─── Text segment ───

A DuckDB-powered stateless log search engine proof-of-concept.
Ducker demonstrates how to build a scalable log search system using DuckDB as an embedded query engine with cold storage in Parquet format. It features bloom filter pruning, basic text search, and an LRU caching layer for efficient query execution.
┌─────────────────────────────────────────────────────────────────────────────┐
│ Query Flow │
├─────────────────────────────────────────────────────────────────────────────┤
│ │
│ ┌──────────┐ ┌──────────────┐ ┌─────────────┐ ┌──────────────┐ │
│ │ Client │───▶│ Query Planner│───▶│ DuckDB Cache│───▶│ Query Engine │ │
│ └──────────┘ └──────────────┘ └─────────────┘ └──────────────┘ │
│ │ │ │ │
│ ▼ ▼ ▼ │
│ ┌──────────────┐ ┌─────────────┐ ┌──────────────┐ │
│ │ Bloom Filters│ │Cold Storage │ │ Search │ │
│ │ (pruning) │ │ (Parquet) │ │ (ILIKE) │ │
│ └──────────────┘ └─────────────┘ └──────────────┘ │
│ │
└─────────────────────────────────────────────────────────────────────────────┘
- Multi-tenant - Isolated data storage per tenant
- Time-range filtering - Efficiently skips segments outside query window
- Bloom filter pruning - Eliminates files that definitely don't contain matches
- Basic text search - Case-insensitive substring search on message column
- Wildcard patterns -
*and?glob-style matching on any column - Range filters - Support for
gt,gte,lt,lteoperators - IN filters - Match any value from a list
- LRU cache eviction - Automatic eviction when cache exceeds threshold
- Stateless design - Cold storage as source of truth, cache is ephemeral
This project includes two implementations:
| Implementation | Directory | Description |
|---|---|---|
| Go | go/ |
Production-ready implementation with HTTP server and CLI |
| Node.js | node/ |
Reference implementation with data generation scripts |
See the README in each directory for language-specific instructions.

─── Provided data ───

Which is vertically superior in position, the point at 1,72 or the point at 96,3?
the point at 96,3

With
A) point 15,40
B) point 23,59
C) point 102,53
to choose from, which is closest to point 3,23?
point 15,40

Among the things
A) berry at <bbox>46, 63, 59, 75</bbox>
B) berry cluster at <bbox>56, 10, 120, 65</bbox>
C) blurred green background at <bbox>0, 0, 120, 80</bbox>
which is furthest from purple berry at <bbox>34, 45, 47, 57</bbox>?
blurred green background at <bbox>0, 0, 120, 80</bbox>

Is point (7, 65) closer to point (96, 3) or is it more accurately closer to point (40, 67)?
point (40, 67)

───
─── Provided data ───

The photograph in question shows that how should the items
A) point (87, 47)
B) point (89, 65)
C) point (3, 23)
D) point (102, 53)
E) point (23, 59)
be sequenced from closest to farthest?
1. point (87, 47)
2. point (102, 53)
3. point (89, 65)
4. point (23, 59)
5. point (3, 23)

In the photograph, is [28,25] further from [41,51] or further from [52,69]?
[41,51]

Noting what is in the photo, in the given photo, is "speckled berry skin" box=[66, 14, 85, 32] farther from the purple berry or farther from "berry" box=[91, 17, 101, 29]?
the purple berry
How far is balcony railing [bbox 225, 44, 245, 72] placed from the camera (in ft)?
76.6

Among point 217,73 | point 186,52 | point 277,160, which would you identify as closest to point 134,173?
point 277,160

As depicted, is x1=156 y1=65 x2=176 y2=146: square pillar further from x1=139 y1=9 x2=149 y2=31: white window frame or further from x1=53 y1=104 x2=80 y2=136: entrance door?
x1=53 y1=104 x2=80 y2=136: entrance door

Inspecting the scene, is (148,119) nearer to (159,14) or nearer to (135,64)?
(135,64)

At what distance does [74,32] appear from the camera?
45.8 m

───
─── Provided data ───

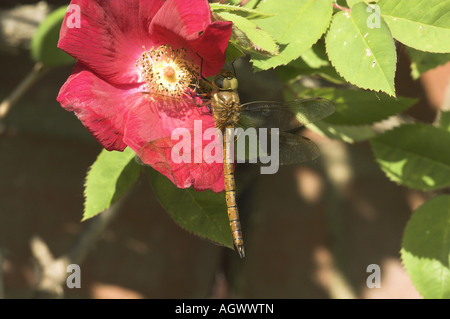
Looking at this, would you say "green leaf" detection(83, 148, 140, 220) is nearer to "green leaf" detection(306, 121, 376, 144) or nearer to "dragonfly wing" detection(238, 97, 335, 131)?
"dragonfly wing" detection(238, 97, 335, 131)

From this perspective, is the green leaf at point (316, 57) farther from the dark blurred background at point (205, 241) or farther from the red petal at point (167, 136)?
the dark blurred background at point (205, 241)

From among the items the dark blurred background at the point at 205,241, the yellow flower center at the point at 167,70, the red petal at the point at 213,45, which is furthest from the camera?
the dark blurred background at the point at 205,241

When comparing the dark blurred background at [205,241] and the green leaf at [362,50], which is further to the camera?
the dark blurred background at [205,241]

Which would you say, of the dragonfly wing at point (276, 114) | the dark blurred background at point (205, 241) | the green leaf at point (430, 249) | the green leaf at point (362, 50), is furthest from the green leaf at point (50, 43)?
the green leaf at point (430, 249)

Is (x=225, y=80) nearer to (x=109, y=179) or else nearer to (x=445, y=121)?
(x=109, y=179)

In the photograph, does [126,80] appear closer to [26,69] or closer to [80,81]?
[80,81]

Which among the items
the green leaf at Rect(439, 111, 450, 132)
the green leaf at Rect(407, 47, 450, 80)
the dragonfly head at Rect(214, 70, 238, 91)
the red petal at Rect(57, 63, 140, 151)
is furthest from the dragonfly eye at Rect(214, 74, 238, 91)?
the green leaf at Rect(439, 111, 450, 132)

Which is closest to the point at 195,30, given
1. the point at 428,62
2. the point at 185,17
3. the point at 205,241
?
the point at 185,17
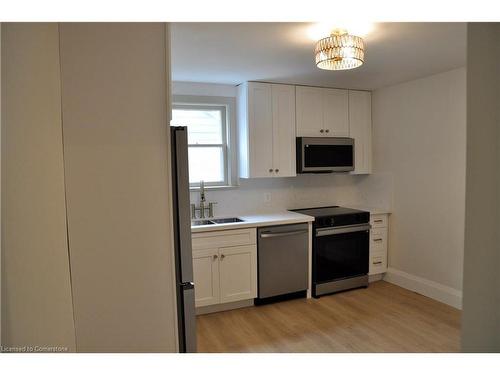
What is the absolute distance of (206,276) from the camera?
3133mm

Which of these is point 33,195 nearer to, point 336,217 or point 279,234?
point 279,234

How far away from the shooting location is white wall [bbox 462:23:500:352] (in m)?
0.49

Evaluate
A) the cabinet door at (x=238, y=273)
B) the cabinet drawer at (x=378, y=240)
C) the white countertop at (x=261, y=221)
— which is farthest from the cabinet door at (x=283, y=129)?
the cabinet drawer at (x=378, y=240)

───

→ **Requirements**
(a) In the Ducker overview, reproduce word for word the passage from "Ducker demonstrates how" up to and including "efficient query execution.".
(b) How many lines of the records contain the string "given"? Reply with the number only.

→ **Task-by-task outputs**
(a)
Ducker demonstrates how to build a scalable log search system using DuckDB as an embedded query engine with cold storage in Parquet format. It features bloom filter pruning, basic text search, and an LRU caching layer for efficient query execution.

(b) 2